練習問題:
下の抜粋した文章を読んで、次の問いに答えてください。
1. 隣の席の会話が耳に届いたとき、書き手が飲むのをやめてみたのは何ですか。
2. 服装の特徴によるジャンル分けとして挙げられている4つは何ですか。
3. ギャル系ファッションとして、書き手が思い浮かぶのは何くらいですか。

抜粋した文章:
自分の思い浮かぶギャルとは程遠い印象を受ける。

2人は向かい合っている。
会話が生まれるたびに耳元のリングを揺らす。
それらは店内の照明に眩しいほど反射する。

「ギャルってかわいいし、毎日楽しそうだよね」

会話が、耳に届いた時、
アイスコーヒーを飲むのをやめてみる。

ギャルだから毎日を楽しく過ごせるのだろうか。
毎日を楽しく過ごせていると、ギャルになれるのだろうか。

では何故、喫茶店にいる女の子たちはギャルにはなれないのだろうか。

そこの定義は分からないが、
ギャルとは一体、何なのか。

この疑問が、僕にコーヒーをおかわりさせる。

今の女の子を服装的観点で分類すると、
清楚系、韓国系、古着系、モード系といったみたいに、服装の特徴に沿ってジャンル分けができる。

しかしここで、ギャル系ファッションに分類される服装を考えてみるが、僕はルーズソックスくらいしか思い浮かばない。

どの服装や、化粧を身につけることで、
ギャルへと化すことができるのだろうか。

隣の席の女の子たちの言葉遣いはとても丁寧で、
声の抑揚も一定している。

もちろん、綺麗な言葉遣いをするギャルもいるはずなのだが、ギャルへと化す要素の1つとして、言葉遣いも含まれているはずだ。

髪の毛を派手に染めていたとしても、
彼女たちは芸大生や、美容師の可能性もある。

与えられた情報:
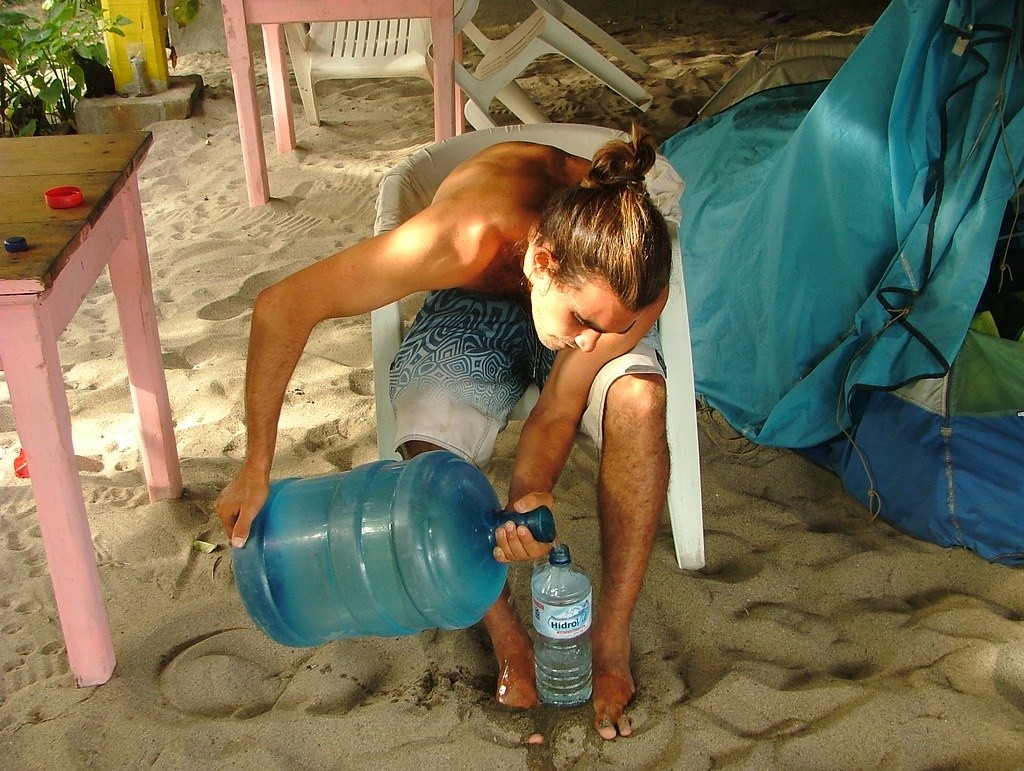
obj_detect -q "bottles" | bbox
[229,450,555,647]
[531,544,593,706]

正しい答え:
1. アイスコーヒー
2. 清楚系、韓国系、古着系、モード系
3. ルーズソックス